Business plans determine the projects we start and, therefore, drive the information technology components of those projects. For those projects that are started, there is a common understanding of their objectives, of their relationship to corporate goals and of their expectations, both substantive and financial—at least there should be, if our planning processes work properly, because those are exactly the kinds of questions that are asked about proposals as they are being reviewed. Clear identification of these, as we have already heard of the objectives and the expectations, is an important condition for success.

The informatics components of projects may be crucial, and significant in size, but they are not the raison d'être for the projects. However, the collective impact of all these informatics components on the Agency's informatics infrastructure has to be considered.

Let me turn now to the second framework, the project management framework, which tries to ensure that projects unfold as they should, once they are approved. Here I'm getting closer to what people have been talking about under the subject of best practices for systems under development.

We operate under a matrix management approach for developmental projects. A project team is usually formed with representation from the relevant line areas, which are usually the substantive subject matter areas in which data have been collected, the client or the user, or a methodology, which in our terminology refers to statistical methodology, informatics and operations. Others may be drawn in, depending on the nature of the project.

The project manager often is drawn from the sponsoring or subject matter area but, should be someone chosen for project management skills, as much as for line area knowledge. Richard described some of the characteristics of project managers that we, too, would like to see in more of ours.

A steering committee with management representation from the involved line areas provides guidance, advice, and arbitration if necessary. The prime responsibilities for implementation and monitoring lie with the project team and the steering committee. The steering committee also represents the reporting line back to the corporate planning committee, on progress and problems.

For major developmental projects, reporting requirements may be specified by the corporate planning committee when approval is given. In general, the larger the project, the more frequently the corporate planning committee wants to hear reports about its progress.

Those are the first two frameworks. The third framework is the information technology framework. I said I wouldn't say too much about this and I won't.

I already indicated that it attempts to define the technological environment within which projects have to operate. In our information technology framework, which is available in a document, we cover three main areas. We cover computing architecture, communications architecture and information architecture. In each of these areas we describe how we see our configurations evolving, the standards we follow, and the products and services available. If anyone is interested in knowing more about our particular framework, we can certainly make copies of it available.

Let me end with some success factors that we have gleaned from our successes and failures at Statistics Canada. The first deals with infrastructure investments and items that, we feel, the organization must invest in because, if they are not there, individual projects will have to invest in them, and that would be inefficient, confusing and inconsistent.

I have already described the importance of the three frameworks, but there are two more points to mention. Generalized Systems is the name we have given to an initiative to create generic, reusable software modules for the common survey functions that we need in many of our surveys. The notion, of course, is one that we have heard already: to avoid creating, recreating and maintaining many software products with only minor variations in their functionality.

The notion clearly extends outside the survey context and is an important method of reducing development costs and time, even if the resulting system may not be quite optimal for each application. In a total dollar regime, the trade-off between generalized and customized systems can be quite explicit, but, of course, it must consider all components of costs: capital costs, the system developmental costs, the operational running costs and the maintenance costs. In this area, I think, as in other organizations, we have a challenge, which is to curb the enthusiasm of the systems developers who want to do all the client says is needed and more, rather than take a system module off the shelf, which would suffice but, perhaps, not quite be optimal.
■ ■ ■
- [Tasks for this exercise]
A. In two sentences, summarize the excerpt on project frameworks at Statistics Canada.
B. Continue the talk on project frameworks at Statistics Canada from the point where it stops.
The material that follows comes from a separate source and is not part of the talk.

- [Dataset excerpts]
■ ■ ■
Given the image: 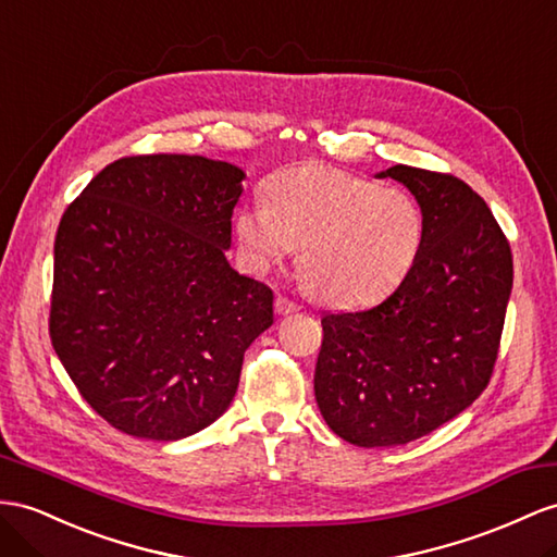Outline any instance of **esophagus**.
Here are the masks:
<instances>
[{
    "label": "esophagus",
    "mask_w": 557,
    "mask_h": 557,
    "mask_svg": "<svg viewBox=\"0 0 557 557\" xmlns=\"http://www.w3.org/2000/svg\"><path fill=\"white\" fill-rule=\"evenodd\" d=\"M301 310V306H298L296 301H292V298L287 296H277L275 298V312L277 315H292V312H298Z\"/></svg>",
    "instance_id": "34e87169"
}]
</instances>
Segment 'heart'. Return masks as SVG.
Segmentation results:
<instances>
[{
	"label": "heart",
	"instance_id": "b5f03b06",
	"mask_svg": "<svg viewBox=\"0 0 557 557\" xmlns=\"http://www.w3.org/2000/svg\"><path fill=\"white\" fill-rule=\"evenodd\" d=\"M233 231L247 263L265 273L298 247L310 294L334 308H362L391 296L423 247V213L397 188L326 164L275 171L263 205L237 211Z\"/></svg>",
	"mask_w": 557,
	"mask_h": 557
}]
</instances>
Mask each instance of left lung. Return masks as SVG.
I'll return each instance as SVG.
<instances>
[{
    "instance_id": "1",
    "label": "left lung",
    "mask_w": 557,
    "mask_h": 557,
    "mask_svg": "<svg viewBox=\"0 0 557 557\" xmlns=\"http://www.w3.org/2000/svg\"><path fill=\"white\" fill-rule=\"evenodd\" d=\"M376 178L414 195L423 247L381 306L322 318L315 400L350 445L397 447L459 417L487 388L512 256L490 207L456 176L395 164Z\"/></svg>"
}]
</instances>
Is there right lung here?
<instances>
[{"instance_id":"obj_1","label":"right lung","mask_w":557,"mask_h":557,"mask_svg":"<svg viewBox=\"0 0 557 557\" xmlns=\"http://www.w3.org/2000/svg\"><path fill=\"white\" fill-rule=\"evenodd\" d=\"M245 171L199 154L108 164L63 213L51 344L117 431L174 442L237 393L245 350L273 324V292L227 263Z\"/></svg>"}]
</instances>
■ ■ ■
- [Answers to the exercises]
A. The speaker outlines three frameworks that govern projects: business plans that set each project's objectives and expectations, a project management framework in which matrix-managed project teams and steering committees carry out the work and report to the corporate planning committee, and an information technology framework that covers computing, communications and information architecture. Among the success factors drawn from Statistics Canada's experience, the speaker stresses organization-wide infrastructure investment and generic, reusable software modules, which reduce development costs and time even when the result is not optimal for every application.

B.
This leads to the third point: training. We have already heard about the importance of people in the evolution of information technology. There are several parts to training. We need to ensure, of course, that both our developers and our users are aware of our information technology framework, aware of our strategies and approaches, aware of the generalized products that are available. By narrowing the range of software in use, we reduce training needs for both developers and operators.

Among our developers, we think, we need more system architects and system assemblers and integrators, and fewer code writers. We want to encourage assembly of systems from existing components, as opposed to the writing of new components. Of course, we have to find ways of keeping all staff technologically up to date. Those are some infrastructure things.

The next point is related to individual projects. I have called it "lessons learned", and some of these, I think, we have heard already today: keep things small—and small is both beautiful and manageable. Give developers pieces that they can comprehend, and see where they fit and how they interface, and so, increase the chance of success, isolate the impact of failure and give people something they can work on with a result in a finite period of time—within a year, not within five years.

Separate and don't confuse project management and system development methodology. Project management must control and monitor all aspects of the projects and ensure good communication between participants. The introduction of a particular systems development methodology should not compromise the project management role.

We say "employ an architect", not in the sense of developing something "airy-fairy", but in the sense of looking at the whole project at the outset. Don't let the carpenter design the house by building a perfect shed and then adding extensions. Make use of outside expertise, but manage the interface. Don't leave management decisions to technical consultants or vendors.

Internal marketing is necessary outside the project team. The eventual users and other stakeholders who are not part of the project team have to be brought along throughout the development phase. Some very good systems have suffered bad reputations, through lack of attention to internal marketing of the product.

Let me summarize. The first point we have heard several times: business decisions, business planning, business objectives are paramount. They must be understood and must drive project initiation. They must drive not only project initiation, but also informatics planning and systems development—not the other way around. We feel that one should take enough time to identify the right projects through a planning framework and then do them properly, through a project management framework.

I very much subscribe to what the previous speaker said with regard to finding an incentive to get things finished on time. We find that, in projects such as our Census, where the date is fixed, everybody knows that things have to be ready on time. Where there isn't that same incentive, things tend to lag if you are not careful. So, putting in place checkpoints, benchmarks, and schedules that have to be met is very important.

Finally, you need the right balance between local and global optimization in the organization. How stringent should an information technology framework be in defining standards? How forceful should be the rules on using generalized or existing system modules, as opposed to rewriting them? The answers to those questions may vary according to the organization, but the answers need to be there and to be widely known.

Ensure that the management decisions are made by managers and not by technicians. Management accountability is not a technical issue.

Keep both the planning and the development processes transparent, visible. Communicate within and outside the project, and market the product.

So, in addition to describing, or at least outlining some of our processes, I must say we feel that information technology planning is not a separate activity. It is an important dimension of business planning that has to be integrated. Real information technology costs have to be reflected in program budgets and projects—information technology projects and others—must be launched in the context of business plans. Their implementation must keep the business objectives always in the forefront. We must not let information technology become a separate planning or activity stream.

Well, that concludes what I wanted to say. I hope you found something different, or at least of interest, and if it wasn't something completely different, perhaps, in the sense of Monty Python, we can think of it as part of the search for the Holy Grail.

 


Q In the context of program managers having their EDP dollars and choosing to invest or not invest those dollars, I'm wondering if that does imply, in your case, that those program managers are free to take those dollars and invest them outside the organization.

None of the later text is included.